Önceki araştırmalar, şizofreni hastalarının beyinlerinin hastalığı olmayan bireylere kıyasla daha büyük lateral ventriküllere sahip olduğunu bulmuştur. Yan ventriküller, beyindeki sıvı dolu alanlardır. Yan ventriküller genişlediğinde ve beyin aynı alanı kapladığında, beynin toplam boyutu azaltılabilir.
Dr.
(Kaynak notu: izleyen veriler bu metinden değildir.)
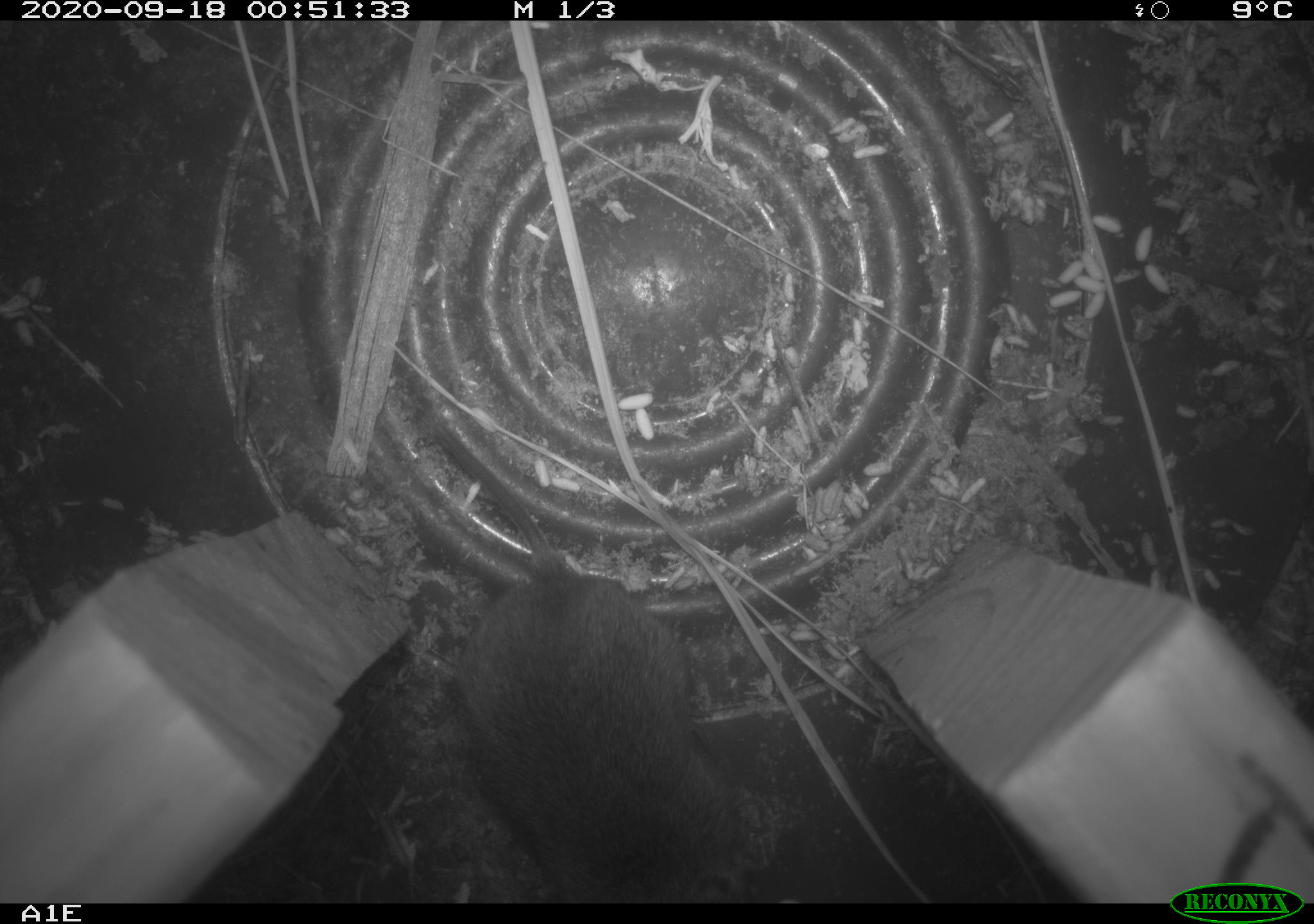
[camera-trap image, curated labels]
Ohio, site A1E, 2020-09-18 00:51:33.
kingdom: Animalia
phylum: Chordata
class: Mammalia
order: Rodentia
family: Cricetidae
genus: Microtus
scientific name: Microtus pennsylvanicus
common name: meadow vole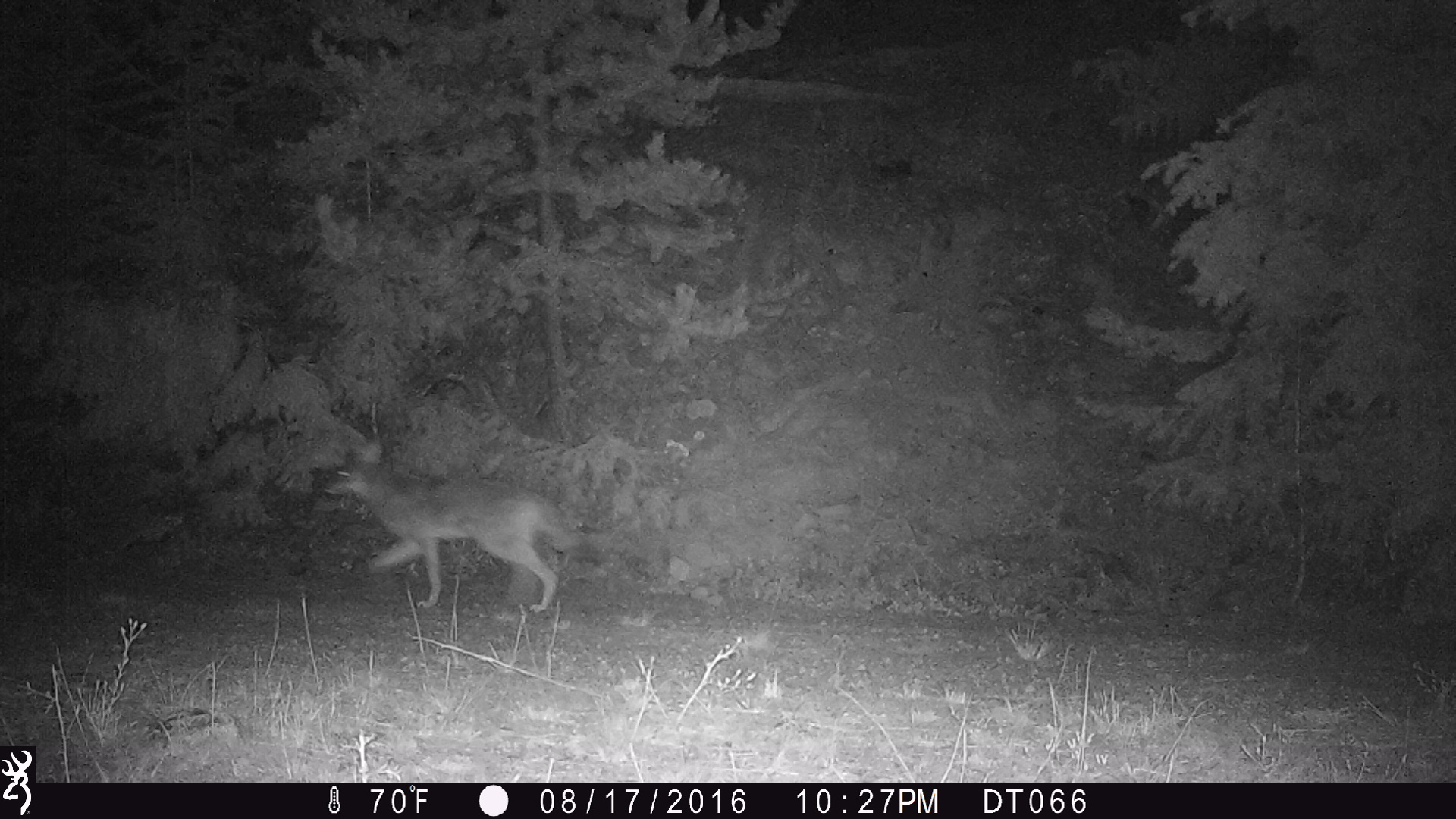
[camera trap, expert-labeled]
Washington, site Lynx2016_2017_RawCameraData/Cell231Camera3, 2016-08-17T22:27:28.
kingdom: Animalia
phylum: Chordata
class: Mammalia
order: Carnivora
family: Canidae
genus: Canis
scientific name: Canis latrans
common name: coyote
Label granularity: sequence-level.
John Gilmore ve Silvio O. Conte Zihinsel Bozukluklar Nörobilim Merkezi'ndeki araştırma ekibi, şizofreni veya şizoaffektif bozukluğu olan annelerin 26 yeni doğmuş çocuğunu ve psikiyatrik hastalığı olmayan 26 yeni doğmuş anneyi inceledi. Şizofreni annelerinden doğan çocukların yüzde 10'a kadarı şizofreni geliştirecek.
Gilmore, her bebek grubu için doğumdan kısa bir süre sonra elde edilen doğum öncesi ultrasonları ve beyin MRI'larını inceleyerek çeşitli ventriküllerin ve diğer beyin yapılarının hassas ölçümlerini elde etti.
Prenatal ultrasonda iki grup bebek arasında fark görülmedi.
Bununla birlikte, doğumdan sonra, psikiyatrik hastalığı olmayan annelerin bebekleriyle karşılaştırıldığında, risk altındaki bebeklerin ortalama olarak daha büyük lateral ventrikülleri ve genel olarak daha büyük beyin boyutları vardı.
Daha ileri analizler, kız bebeklerin beyinleri ortalama olarak benzer olsa da, risk altındaki erkek çocukların beyinlerinin risk altında olmayan erkek çocukların beyinlerinden önemli ölçüde daha büyük olduğunu ortaya çıkardı, bu da erkeklerin daha ciddi şekilde etkilendiğine dair önceki bilgilerle tutarlı.
Beyin anormallikleri kaçınılmaz olarak bu çocukların şizofreni geliştirmeye devam edeceği anlamına gelmez. Şizofreni hastalarının etkilenmemiş yetişkin akrabalarında da benzer anormallikler görülmüştür.
Bu bulgular, en azından erkeklerde şizofreni belirtilerinin doğum kadar erken dönemde mevcut olabileceğini ve potansiyel olarak erken tanı ve müdahaleye izin verdiğini ima etmektedir. Dr Gilmore ve ekibi bu çocukları yetişkinliğe kadar takip etmeyi planlıyor.
Dr. Gilmore’un sonuçları şurada yayınlanacak: Amerikan Psikiyatri Dergisi.